Description of the task – From the records below, extract all the text exactly and leave the images behind.

Excerpted records section start

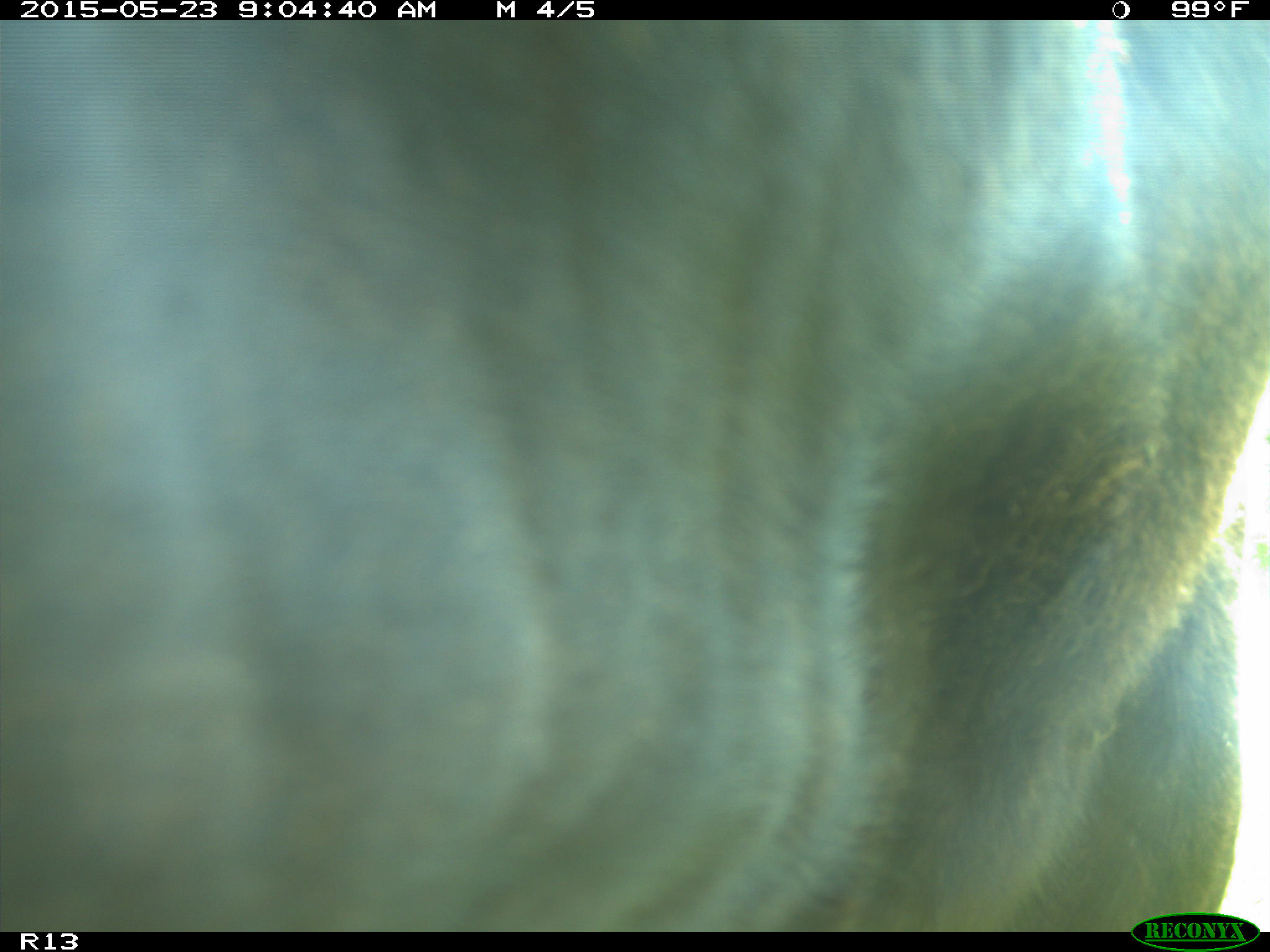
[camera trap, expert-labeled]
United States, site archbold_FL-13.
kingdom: Animalia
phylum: Chordata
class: Mammalia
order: Artiodactyla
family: Bovidae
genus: Bos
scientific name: Bos taurus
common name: domestic cow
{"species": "Bos taurus (domestic cow)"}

Excerpted records section end

Reply to the exercise –
[camera trap, expert-labeled]
United States, site archbold_FL-13.
kingdom: Animalia
phylum: Chordata
class: Mammalia
order: Artiodactyla
family: Bovidae
genus: Bos
scientific name: Bos taurus
common name: domestic cow
{"species": "Bos taurus (domestic cow)"}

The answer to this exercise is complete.